Mais importante do que termos visto A Rainha Africana (John Huston, 1951), África Minha (Sydney Pollack, 1985), ou E Tudo o Vento Levou (Victor Fleming, 1939) – que também devemos ver –, aquilo que determina grande parte do regozijo, ou falta dele, quando Austrália chega ao fim, é a medida em que nos lembramos das sequências irreverentes de Romeu + Julieta, ou das estonteantes cantorias de Moulin Rouge!. Quase como se levássemos uma tabela e uma caneta, para apontar durante o filme aquilo que é Luhrmann, e aquilo que não é. No final, a soma dos pontos dir-nos-á que a obra respira pouco da inspiração doutros tempos, e temos pouco Luhrmann, para muito épico. A grande dúvida que se coloca é onde começa um género, e acaba o dedo do realizador. A fronteira nunca está bem definida, e cabe a quem ousa desafiá-la, deixar-se ficar ou ultrapassá-la. E, Luhrmann já mostrou ter calibre para feitos dessa estirpe. Aqui, ficamos com a convicção de que, simplesmente, não lhe apeteceu. A homenagem ao continente australiano, mais do que aos filmes de outra era, conduziu a uma consciência solene, que atravessa todo o filme, e que retira a genialidade comprovada em outros trabalhos.
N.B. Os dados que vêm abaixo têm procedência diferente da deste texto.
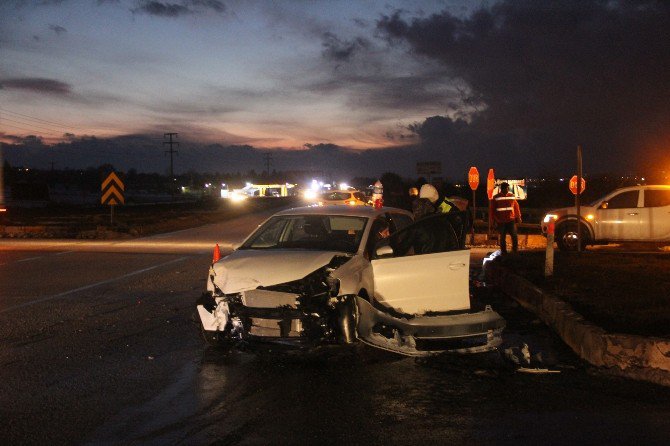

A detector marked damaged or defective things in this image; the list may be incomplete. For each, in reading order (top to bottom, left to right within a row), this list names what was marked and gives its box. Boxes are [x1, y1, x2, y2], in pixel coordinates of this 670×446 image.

crumpled hood [213, 249, 350, 294]
crashed white car [197, 206, 506, 356]
damaged front bumper [356, 298, 504, 358]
O argumento, escrito a oito mãos, é um dos principais culpados. Três horas dão para abraçar uma série de assuntos. E, Luhrmann não se fez rogado. Agora, com a lógica dedutiva a funcionar, infelizmente verificamos que muitos temas são abordados com demasiada celeridade. Ainda assim, o principal é tratado cuidadosamente. Nem sempre conseguimos aceder aos conflitos internos da Lady Sarah Ashley (Nicole Kidman). Também não acreditamos facilmente na rebeldia espontânea de The Drover (Hugh Jackman). A química entre ambos existe, mas não é daquelas nos leva a querer ligar o ar condicionado. O único com quem a câmara de Luhrmann se sente verdadeiramente à vontade, é o pequeno Nullah (Brandon Walters). Com os restantes é tudo mais esforçado. No entanto, quando o terceiro acto se aproxima do fim, algumas pontas soltas, que pareciam perdidas, encontram abrigo. Chega a ser reconfortante. A identidade do filme chega tarde, e as personagens perdem com isso. No entanto, a viagem está feita. Se Austrália pretende ser um bilhete para um outro lugar e uma outra época, consegue sê-lo. Agora, a que custo? 100 milhões de dólares, mais coisa menos coisa. Sem valor, só mesmo o pequeno Nullah.